Purely on results (although, again, this isn't a Bayesian classifier).  The
results on my initial c.l.py test data, and on my own email, are so good
that I see no way they can be improved.  It does a better job than I can do,
and in the very rare cases it makes a mistake, I haven't been able to
conceive of a way that any system could do better:  such msgs seem
intractable.  For example, one of the three false positives (out of 20K ham)
in my c.l.py test is a quote of an entire Nigerian scam spam, prefaced by a
one-line comment essentially saying "hey, this is spam".  That it was a
comment added by a real person makes the msg formally ham, and I realize
that because I've got "real world knowledge" about what the words mean.
Statistically, though, it's indistinguishable from Nigerian scam spam.  If
the comment had been made by a frequent c.l.py poster, that would have been
enough to knock the msg into the Unsure category.  But the poster is unique
in the c.l.py data, so the msg had almost no redeeming features (it *did*
have a few mild ham clues in the headers, but that's all).

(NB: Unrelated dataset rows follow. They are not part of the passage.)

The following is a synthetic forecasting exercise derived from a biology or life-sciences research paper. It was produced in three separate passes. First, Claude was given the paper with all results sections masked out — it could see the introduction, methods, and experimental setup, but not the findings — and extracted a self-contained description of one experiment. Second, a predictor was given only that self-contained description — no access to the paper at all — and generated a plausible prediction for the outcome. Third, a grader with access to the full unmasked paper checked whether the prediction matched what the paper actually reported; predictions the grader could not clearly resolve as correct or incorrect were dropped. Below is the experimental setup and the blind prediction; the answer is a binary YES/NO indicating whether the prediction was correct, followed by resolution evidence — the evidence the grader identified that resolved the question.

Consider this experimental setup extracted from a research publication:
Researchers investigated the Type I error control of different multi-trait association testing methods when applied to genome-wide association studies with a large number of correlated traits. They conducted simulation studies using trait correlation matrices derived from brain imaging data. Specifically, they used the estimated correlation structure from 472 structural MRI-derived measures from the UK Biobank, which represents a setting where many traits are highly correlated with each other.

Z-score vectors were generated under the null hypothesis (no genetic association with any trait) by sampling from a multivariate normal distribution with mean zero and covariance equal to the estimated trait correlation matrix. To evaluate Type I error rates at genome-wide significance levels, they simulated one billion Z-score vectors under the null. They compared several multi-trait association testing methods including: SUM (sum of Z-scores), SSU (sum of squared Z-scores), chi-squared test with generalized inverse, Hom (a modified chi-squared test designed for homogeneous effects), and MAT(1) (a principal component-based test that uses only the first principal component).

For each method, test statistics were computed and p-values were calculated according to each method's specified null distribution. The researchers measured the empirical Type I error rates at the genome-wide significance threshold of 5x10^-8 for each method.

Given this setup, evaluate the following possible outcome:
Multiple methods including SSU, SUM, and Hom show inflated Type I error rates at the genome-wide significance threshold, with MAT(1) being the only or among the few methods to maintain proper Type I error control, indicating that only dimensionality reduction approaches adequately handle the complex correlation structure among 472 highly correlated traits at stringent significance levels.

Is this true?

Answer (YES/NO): NO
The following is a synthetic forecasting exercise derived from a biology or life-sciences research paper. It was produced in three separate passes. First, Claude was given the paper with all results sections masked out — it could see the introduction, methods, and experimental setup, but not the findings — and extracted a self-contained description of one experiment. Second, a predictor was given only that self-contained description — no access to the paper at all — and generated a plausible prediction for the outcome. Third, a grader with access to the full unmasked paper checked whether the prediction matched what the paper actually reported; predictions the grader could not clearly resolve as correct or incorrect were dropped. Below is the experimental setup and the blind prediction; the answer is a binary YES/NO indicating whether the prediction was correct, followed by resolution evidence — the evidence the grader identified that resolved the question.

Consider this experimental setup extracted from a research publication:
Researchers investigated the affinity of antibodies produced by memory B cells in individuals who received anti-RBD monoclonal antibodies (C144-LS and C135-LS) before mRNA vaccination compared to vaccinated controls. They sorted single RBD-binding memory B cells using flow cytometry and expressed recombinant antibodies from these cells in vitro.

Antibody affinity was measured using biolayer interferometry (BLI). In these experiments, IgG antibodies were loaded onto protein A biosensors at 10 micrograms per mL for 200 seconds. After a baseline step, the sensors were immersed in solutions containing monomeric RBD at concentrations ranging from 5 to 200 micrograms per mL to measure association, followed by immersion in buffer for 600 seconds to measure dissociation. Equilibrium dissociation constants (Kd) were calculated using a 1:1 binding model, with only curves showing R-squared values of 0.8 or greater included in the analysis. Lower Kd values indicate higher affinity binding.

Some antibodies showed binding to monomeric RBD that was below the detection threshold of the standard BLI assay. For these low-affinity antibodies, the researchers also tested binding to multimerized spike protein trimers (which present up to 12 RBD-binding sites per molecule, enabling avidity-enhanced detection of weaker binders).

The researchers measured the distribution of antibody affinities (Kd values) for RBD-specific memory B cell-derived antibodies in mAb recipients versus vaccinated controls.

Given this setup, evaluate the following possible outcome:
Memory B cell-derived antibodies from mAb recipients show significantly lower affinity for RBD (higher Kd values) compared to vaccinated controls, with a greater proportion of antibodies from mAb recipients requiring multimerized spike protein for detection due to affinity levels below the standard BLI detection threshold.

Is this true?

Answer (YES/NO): YES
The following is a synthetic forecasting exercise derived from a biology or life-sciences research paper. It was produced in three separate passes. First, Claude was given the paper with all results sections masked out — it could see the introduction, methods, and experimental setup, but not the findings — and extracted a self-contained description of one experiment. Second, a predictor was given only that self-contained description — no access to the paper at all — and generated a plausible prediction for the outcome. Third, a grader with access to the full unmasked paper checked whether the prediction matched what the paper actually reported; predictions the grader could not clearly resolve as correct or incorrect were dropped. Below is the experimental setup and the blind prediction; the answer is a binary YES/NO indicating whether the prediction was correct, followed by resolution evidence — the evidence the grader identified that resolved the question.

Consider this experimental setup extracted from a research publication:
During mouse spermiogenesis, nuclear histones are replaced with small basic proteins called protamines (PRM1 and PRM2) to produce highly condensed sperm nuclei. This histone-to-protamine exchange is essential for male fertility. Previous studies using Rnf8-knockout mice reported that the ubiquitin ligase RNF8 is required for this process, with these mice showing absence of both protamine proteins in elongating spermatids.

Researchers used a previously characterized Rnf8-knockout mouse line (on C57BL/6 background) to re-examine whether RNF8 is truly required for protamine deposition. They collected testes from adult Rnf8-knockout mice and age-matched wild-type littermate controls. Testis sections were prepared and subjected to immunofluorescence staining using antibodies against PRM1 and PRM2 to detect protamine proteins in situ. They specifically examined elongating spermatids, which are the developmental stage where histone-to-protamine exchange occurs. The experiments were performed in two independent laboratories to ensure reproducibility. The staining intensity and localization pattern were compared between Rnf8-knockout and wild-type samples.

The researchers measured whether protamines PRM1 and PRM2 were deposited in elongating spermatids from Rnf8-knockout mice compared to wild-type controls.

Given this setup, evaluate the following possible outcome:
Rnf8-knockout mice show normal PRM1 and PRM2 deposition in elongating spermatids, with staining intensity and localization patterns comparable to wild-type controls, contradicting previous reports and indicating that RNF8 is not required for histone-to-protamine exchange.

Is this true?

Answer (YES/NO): YES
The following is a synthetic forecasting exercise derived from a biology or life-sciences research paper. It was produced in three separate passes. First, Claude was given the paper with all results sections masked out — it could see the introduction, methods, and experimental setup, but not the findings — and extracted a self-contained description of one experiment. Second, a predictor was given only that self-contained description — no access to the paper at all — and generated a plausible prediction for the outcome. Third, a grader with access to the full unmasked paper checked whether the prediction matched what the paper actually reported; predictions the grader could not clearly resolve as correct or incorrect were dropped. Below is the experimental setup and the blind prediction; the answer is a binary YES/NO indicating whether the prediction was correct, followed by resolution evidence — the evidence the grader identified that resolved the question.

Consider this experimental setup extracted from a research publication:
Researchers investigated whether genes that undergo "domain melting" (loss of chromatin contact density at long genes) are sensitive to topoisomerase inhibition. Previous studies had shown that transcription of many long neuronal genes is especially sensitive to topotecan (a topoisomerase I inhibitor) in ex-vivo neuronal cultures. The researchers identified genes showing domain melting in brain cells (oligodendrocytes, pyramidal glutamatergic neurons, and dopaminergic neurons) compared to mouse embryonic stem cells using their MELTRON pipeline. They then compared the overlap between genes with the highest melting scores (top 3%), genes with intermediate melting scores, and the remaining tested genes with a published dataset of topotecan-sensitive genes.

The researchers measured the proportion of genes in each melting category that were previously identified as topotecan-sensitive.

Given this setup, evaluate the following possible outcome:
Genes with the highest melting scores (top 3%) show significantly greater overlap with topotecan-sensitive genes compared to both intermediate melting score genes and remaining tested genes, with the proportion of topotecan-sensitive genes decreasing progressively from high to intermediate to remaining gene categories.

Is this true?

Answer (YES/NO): NO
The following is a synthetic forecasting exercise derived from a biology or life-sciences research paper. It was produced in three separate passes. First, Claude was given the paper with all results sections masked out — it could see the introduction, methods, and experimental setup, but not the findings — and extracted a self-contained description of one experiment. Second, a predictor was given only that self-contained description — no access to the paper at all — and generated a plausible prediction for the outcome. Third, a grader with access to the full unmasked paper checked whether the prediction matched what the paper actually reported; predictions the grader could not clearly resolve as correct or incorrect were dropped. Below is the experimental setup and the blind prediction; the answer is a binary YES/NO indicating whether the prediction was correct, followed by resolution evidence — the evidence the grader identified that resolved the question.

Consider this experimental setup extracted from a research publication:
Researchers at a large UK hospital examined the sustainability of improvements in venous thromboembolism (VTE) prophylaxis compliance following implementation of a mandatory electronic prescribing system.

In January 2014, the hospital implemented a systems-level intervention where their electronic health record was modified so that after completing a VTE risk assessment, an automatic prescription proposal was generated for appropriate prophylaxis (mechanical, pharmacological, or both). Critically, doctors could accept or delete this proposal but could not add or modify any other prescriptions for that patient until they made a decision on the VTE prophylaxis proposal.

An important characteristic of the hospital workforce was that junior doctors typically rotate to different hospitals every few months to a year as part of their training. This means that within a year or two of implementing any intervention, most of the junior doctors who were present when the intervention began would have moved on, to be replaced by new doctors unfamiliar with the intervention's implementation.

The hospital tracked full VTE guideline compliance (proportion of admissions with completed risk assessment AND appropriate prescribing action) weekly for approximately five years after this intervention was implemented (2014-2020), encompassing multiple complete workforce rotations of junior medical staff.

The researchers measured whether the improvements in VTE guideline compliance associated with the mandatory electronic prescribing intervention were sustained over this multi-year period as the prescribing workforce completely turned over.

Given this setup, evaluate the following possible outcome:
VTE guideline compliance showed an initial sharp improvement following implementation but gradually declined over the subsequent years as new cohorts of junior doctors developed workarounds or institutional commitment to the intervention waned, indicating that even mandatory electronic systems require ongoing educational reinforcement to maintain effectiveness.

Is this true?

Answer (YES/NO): NO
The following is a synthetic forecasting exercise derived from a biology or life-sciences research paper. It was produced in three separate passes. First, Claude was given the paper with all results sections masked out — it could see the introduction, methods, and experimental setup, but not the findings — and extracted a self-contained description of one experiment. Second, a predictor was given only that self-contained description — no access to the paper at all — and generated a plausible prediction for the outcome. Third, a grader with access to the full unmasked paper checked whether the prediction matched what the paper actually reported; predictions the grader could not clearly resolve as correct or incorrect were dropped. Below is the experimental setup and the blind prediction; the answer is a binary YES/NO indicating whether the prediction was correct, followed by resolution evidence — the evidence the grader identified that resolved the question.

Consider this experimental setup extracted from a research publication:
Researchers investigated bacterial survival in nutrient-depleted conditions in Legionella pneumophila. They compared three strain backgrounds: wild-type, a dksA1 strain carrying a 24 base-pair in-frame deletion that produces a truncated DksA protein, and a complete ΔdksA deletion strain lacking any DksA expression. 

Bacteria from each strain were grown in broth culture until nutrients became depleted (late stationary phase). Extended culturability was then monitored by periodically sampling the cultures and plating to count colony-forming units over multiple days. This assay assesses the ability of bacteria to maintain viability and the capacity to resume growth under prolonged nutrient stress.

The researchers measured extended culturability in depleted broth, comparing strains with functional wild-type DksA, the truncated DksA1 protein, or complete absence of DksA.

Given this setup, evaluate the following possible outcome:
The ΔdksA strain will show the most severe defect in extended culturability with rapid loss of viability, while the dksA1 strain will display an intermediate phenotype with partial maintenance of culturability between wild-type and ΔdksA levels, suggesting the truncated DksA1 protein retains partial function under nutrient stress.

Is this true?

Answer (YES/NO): NO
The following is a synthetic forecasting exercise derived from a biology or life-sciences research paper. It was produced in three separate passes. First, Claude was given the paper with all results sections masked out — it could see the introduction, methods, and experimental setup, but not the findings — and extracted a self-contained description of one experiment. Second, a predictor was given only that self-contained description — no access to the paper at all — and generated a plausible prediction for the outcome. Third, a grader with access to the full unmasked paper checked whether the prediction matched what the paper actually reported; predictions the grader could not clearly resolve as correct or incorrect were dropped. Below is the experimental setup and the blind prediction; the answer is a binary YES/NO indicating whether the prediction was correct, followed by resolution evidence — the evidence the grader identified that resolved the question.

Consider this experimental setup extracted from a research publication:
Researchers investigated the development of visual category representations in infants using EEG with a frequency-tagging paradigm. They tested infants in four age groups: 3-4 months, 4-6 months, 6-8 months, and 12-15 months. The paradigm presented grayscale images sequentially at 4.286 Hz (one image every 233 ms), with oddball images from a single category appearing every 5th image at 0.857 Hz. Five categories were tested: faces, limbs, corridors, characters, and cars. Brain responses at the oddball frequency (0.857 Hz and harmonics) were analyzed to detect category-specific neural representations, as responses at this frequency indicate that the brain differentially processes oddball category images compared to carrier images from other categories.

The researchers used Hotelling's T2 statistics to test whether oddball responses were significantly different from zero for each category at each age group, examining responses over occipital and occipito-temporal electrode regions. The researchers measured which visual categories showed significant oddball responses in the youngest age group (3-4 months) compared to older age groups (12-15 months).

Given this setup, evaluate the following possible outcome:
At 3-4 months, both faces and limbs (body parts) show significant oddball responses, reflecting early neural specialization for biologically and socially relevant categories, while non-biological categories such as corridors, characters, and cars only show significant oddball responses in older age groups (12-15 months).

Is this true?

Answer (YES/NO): NO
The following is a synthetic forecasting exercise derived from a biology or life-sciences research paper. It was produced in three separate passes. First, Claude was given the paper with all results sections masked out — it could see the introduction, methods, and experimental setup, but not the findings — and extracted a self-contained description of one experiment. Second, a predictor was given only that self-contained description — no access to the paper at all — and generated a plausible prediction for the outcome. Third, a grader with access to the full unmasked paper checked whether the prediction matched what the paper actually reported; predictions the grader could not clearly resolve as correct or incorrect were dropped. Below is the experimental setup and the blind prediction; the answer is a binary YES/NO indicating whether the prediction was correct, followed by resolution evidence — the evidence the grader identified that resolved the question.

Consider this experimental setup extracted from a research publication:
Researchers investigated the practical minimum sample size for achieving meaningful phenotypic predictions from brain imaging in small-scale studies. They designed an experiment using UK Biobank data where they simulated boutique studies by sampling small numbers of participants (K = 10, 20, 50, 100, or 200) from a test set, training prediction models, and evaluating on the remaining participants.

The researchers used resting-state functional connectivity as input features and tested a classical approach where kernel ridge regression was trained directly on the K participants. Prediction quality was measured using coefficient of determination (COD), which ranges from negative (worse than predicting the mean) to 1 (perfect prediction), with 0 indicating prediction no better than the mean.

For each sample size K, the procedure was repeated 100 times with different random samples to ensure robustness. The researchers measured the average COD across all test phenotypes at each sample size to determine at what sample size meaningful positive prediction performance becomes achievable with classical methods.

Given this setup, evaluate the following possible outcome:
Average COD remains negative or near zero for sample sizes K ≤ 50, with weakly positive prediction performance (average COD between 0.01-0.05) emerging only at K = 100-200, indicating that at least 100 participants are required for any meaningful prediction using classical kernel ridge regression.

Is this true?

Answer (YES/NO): YES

OTOH, the system doesn't work so well for other kinds of "many users" apps.
Tech mailing lists have some kind of focus, and commercial advertsing on
them that isn't specific to the list topic is *always* spam.  Individuals'
own email contains many kinds of solicited commercial email, and if a common
classifier has to be trained to accept Expedia email for me, it's going to
have a hard time blocking Hotel Discount Card spam for you.  Such seemingly
fine distinctions don't appear to be a problem for a one-user classifier,
although the first time or two I get marketing collateral from a company I
do business with, it usually scores as Unsure.

> I wish you the best of luck and success with the project. Good work!

Thanks, Niek.  You're welcome to use it too, you know <wink>.